Since shunning a prospective career in the AFL to try his hand in professional rugby, Hicks relocated from Auckland to Nelson three years ago, making his NPC debut for Tasman last season.

After only seven games in his debut campaign for the Mako, the former Blues U18 and U20 representative was a surprise selection in this year’s Highlanders squad.

Things haven’t transpired as smoothly as Hicks and the Highlanders would have hoped for in 2022, as they sit in 10th place with just one win from nine matches and four points astray from a playoff spot.

Nevertheless, Hicks is taking everything in his stride, enjoying his first taste of professionalism as a Super Rugby Pacific player.

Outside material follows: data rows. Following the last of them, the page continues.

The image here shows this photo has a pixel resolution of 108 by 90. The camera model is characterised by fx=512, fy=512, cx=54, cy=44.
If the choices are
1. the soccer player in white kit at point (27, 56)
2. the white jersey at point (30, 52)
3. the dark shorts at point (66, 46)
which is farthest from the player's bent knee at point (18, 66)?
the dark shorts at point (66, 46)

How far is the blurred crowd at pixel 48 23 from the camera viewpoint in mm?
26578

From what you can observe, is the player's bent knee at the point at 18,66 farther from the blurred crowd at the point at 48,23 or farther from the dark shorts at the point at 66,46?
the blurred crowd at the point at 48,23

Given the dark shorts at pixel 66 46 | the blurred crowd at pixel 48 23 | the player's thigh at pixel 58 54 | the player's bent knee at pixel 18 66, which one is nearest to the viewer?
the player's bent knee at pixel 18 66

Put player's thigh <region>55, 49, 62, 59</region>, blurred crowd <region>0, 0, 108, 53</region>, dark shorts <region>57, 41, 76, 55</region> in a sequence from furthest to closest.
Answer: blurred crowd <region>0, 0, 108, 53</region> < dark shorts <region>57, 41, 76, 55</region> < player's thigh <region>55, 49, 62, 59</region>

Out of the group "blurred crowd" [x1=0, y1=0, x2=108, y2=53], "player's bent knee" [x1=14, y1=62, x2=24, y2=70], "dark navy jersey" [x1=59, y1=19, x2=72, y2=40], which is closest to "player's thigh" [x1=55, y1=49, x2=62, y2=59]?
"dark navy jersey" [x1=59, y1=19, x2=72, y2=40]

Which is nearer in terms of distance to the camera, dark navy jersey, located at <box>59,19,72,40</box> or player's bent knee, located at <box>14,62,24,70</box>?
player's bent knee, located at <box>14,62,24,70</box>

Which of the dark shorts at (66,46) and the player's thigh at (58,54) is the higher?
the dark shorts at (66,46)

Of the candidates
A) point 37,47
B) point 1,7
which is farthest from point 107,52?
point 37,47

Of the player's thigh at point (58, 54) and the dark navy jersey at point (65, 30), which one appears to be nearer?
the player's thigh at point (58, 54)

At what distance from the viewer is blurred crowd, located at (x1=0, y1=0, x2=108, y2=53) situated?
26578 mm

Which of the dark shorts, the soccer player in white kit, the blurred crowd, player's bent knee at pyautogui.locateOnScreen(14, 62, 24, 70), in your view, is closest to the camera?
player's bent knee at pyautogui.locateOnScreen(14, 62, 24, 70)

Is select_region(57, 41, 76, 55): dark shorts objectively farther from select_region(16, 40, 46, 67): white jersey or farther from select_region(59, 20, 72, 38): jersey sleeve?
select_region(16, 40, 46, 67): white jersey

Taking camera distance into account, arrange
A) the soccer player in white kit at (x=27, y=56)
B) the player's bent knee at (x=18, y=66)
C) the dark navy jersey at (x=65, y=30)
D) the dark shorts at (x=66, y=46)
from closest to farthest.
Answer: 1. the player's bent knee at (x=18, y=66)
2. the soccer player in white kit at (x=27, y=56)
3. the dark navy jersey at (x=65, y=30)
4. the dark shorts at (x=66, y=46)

“It’s pretty awesome. Quite overwhelming sometimes, but I guess I just fit in with the crowd, with the boys, and stay in the middle of the pack,” the 1.99m, 112kg second rower said.

“Not so much overwhelming, maybe it was the wrong word, but just things I haven’t really experienced before like crowds and the fans and stuff. That’s probably more different.”

Although the Highlanders find themselves in a rut at present, Hicks remains optimistic about how his experiences with the team this year will put him in good stead for the future.

“I don’t think results really matter for someone like me. I’m just getting all the experience and soaking up as much knowledge and stuff as I can,” he said.

“Obviously we want to be winning and we’re not too far away in the games that we’re losing, but I’m just really soaking up all the experiences I can every week.”

According to Highlanders assistant coach Clarke Dermody, a key reason as to why the Highlanders are struggling to clinch victories week-to-week is because of their slow starts to matches.

He said they can’t afford to enable the Fijian Drua, who host the Highlanders in what will be their first home match in Suva on Saturday after being based in Australia this season, to get on the front foot early this weekend.

“Our job is to always look at the positives for our boys, and we do see the team getting better in areas. One area we’ve talked about is the start of the game this week. It’s sort of hurt us in the last two or three [matches],” Dermody said.

“We end up in games, but we leave ourselves with too much to do in the second half. I feel like our game is good enough to beat these teams, but we’re potentially not quite starting well enough.

“Ultimately, I think it’s individual preparation. Certainly there’s things we can do through the week to help that, so it’s something that’s been addressed.

“This week, we’re in a short week in Fiji, a pretty hostile place to come and play, and we know it’s going to be a huge challenge.

“Obviously the one and only [home] game for the Fijian Drua, who played really well against the Blues, so we understand that we don’t want to give them a head start this week.”